Task details ▸
Starting at the line that contains "[camera trap, expert-labeled]", transcribe every remaining line of the entries exactly, including the last one.

◆ ◆ ◆ ◆ ◆

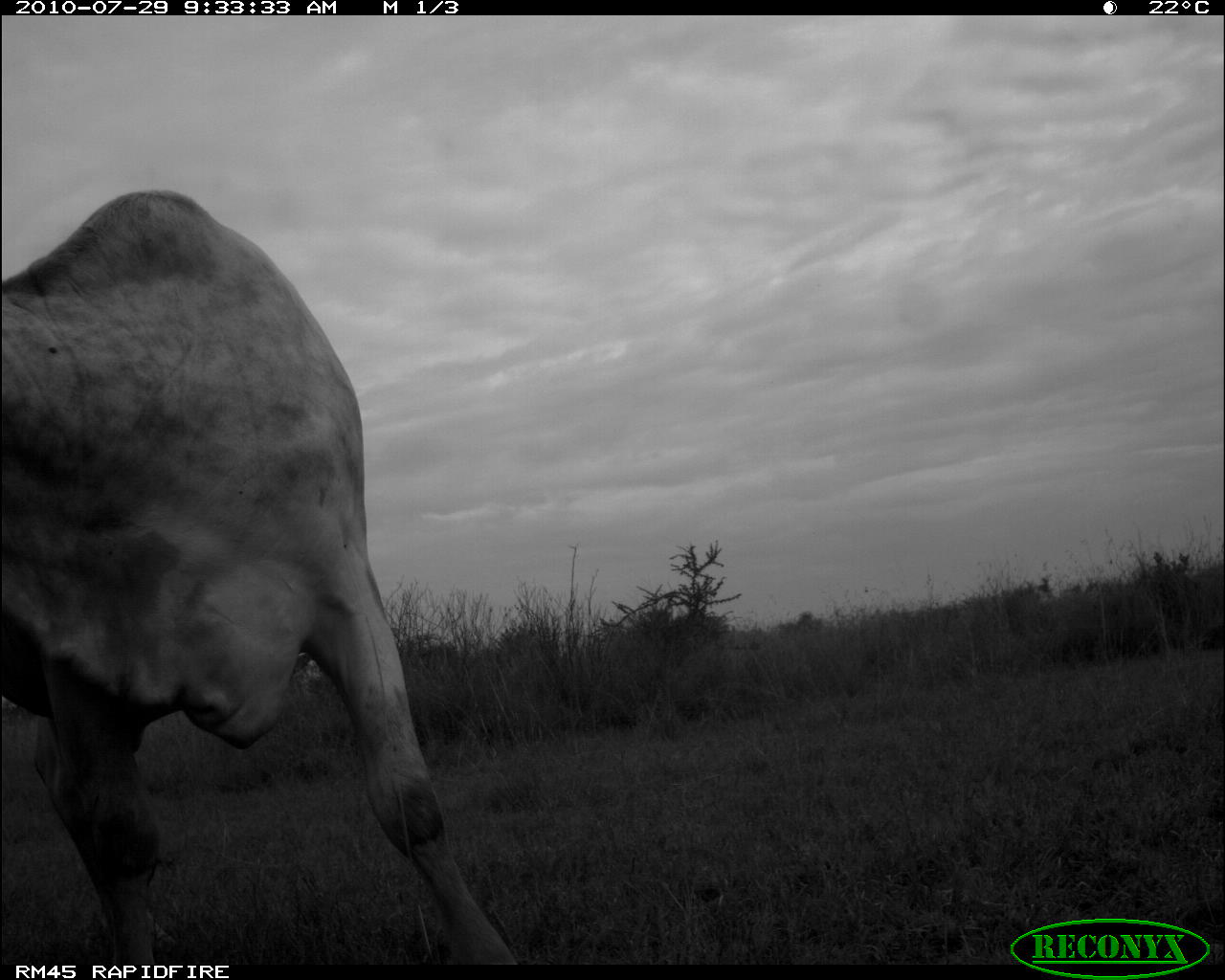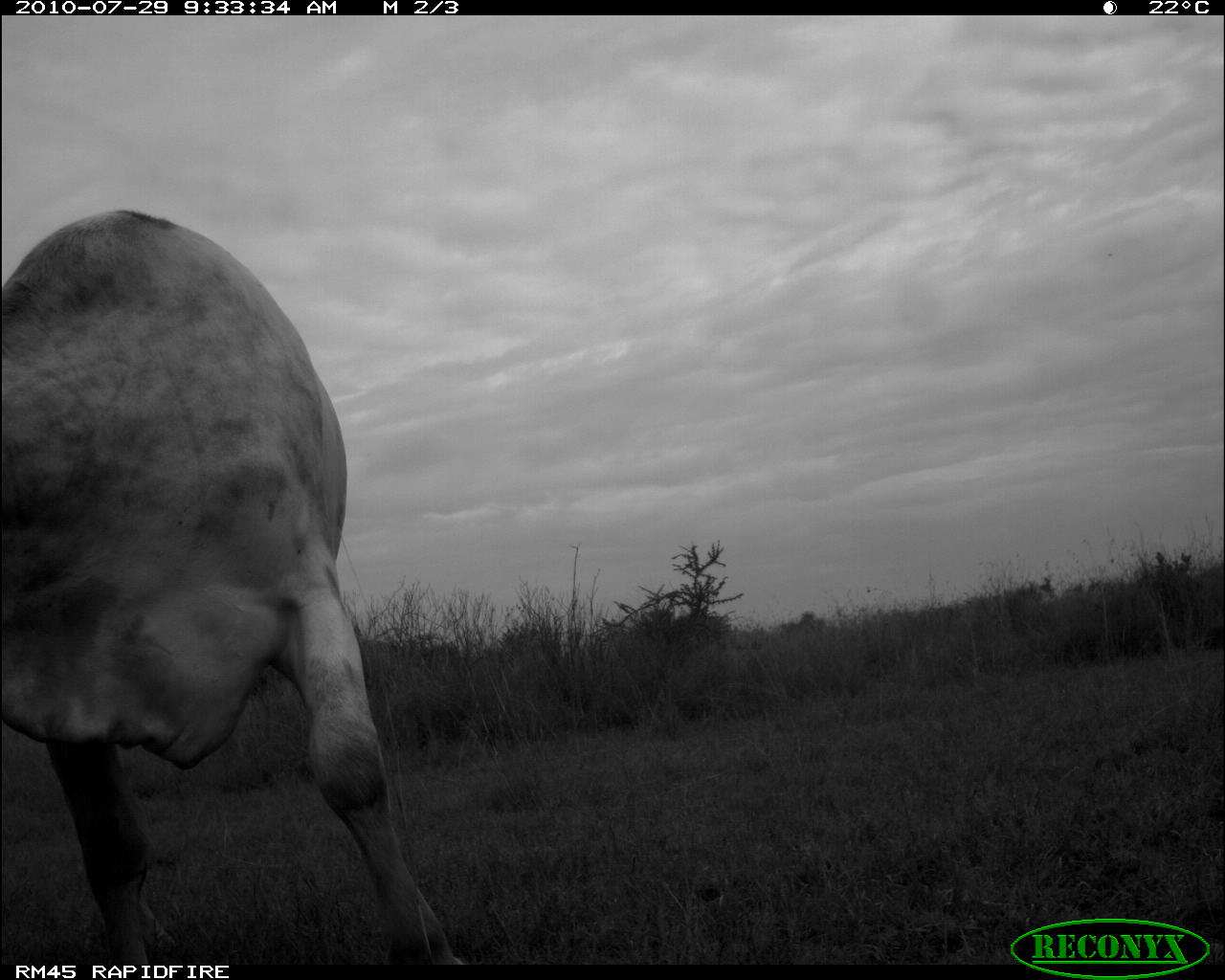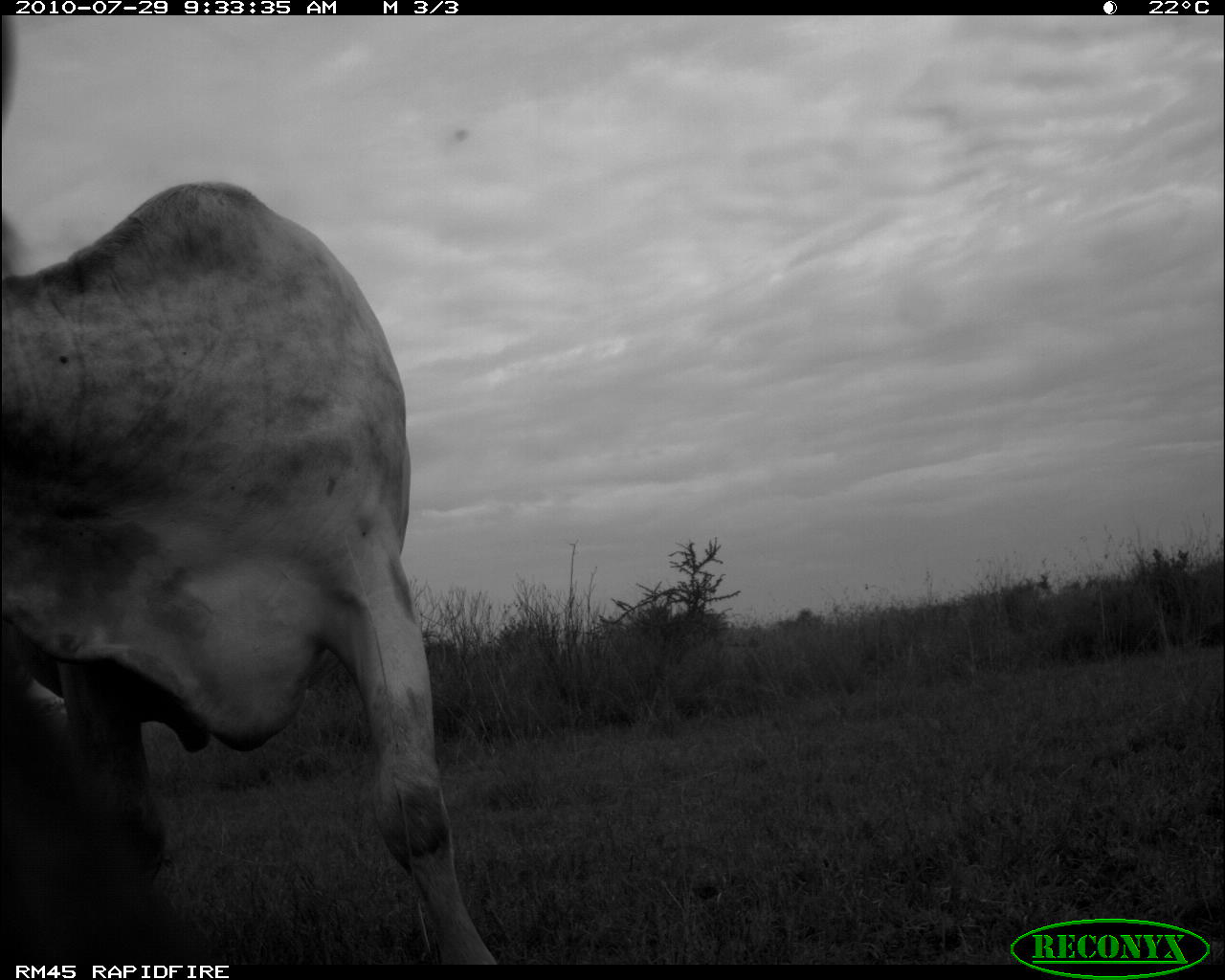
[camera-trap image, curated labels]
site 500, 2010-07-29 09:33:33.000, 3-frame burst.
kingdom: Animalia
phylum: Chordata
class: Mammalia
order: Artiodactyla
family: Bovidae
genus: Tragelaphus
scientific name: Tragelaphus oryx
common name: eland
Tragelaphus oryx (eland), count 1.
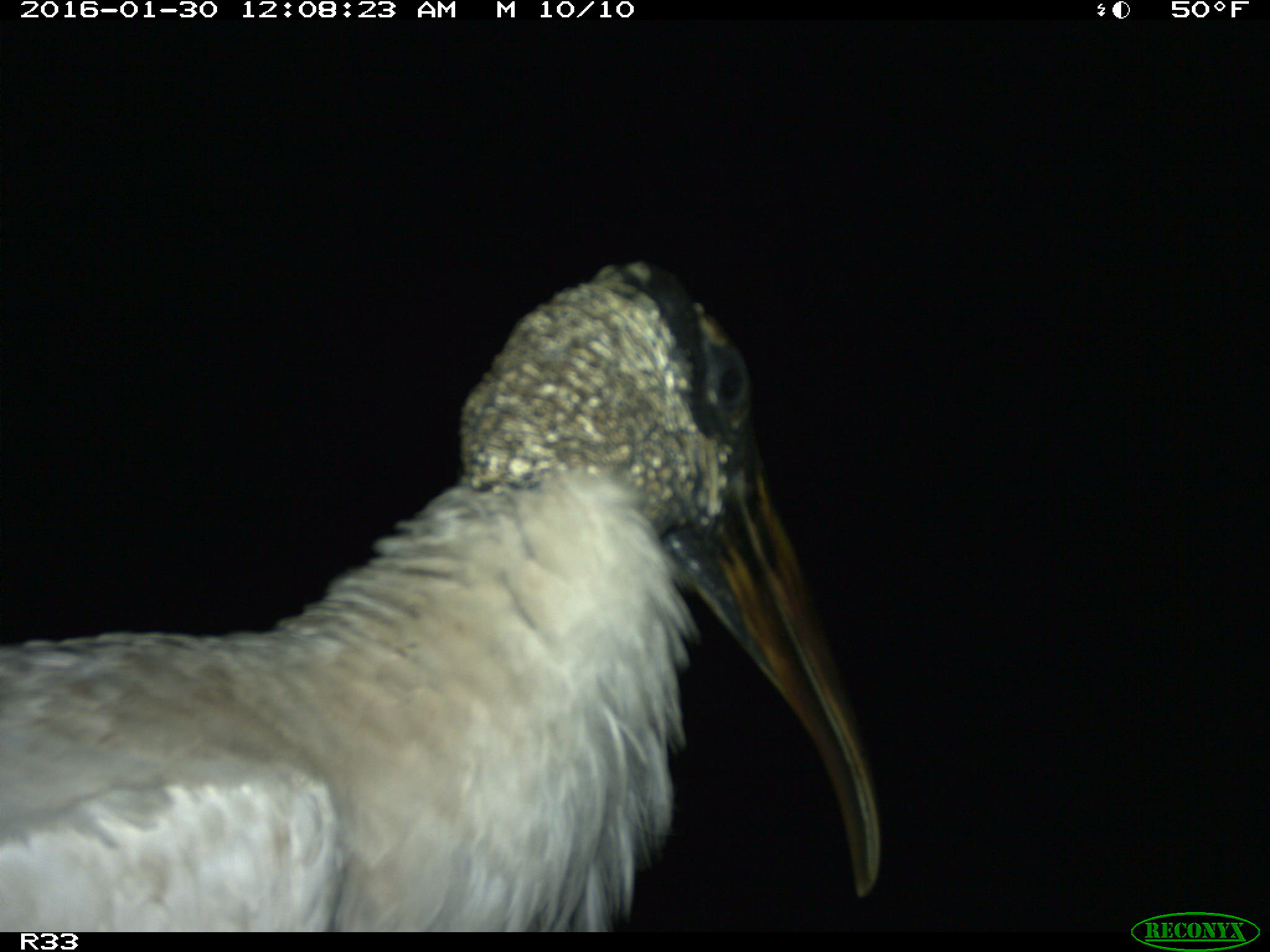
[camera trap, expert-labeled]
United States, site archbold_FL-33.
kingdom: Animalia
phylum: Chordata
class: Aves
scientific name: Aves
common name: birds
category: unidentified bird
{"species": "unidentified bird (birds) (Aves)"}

◆ ◆ ◆ ◆ ◆

Answer box ▸
[camera trap, expert-labeled]
United States, site archbold_FL-33.
kingdom: Animalia
phylum: Chordata
class: Aves
scientific name: Aves
common name: birds
category: unidentified bird
{"species": "unidentified bird (birds) (Aves)"}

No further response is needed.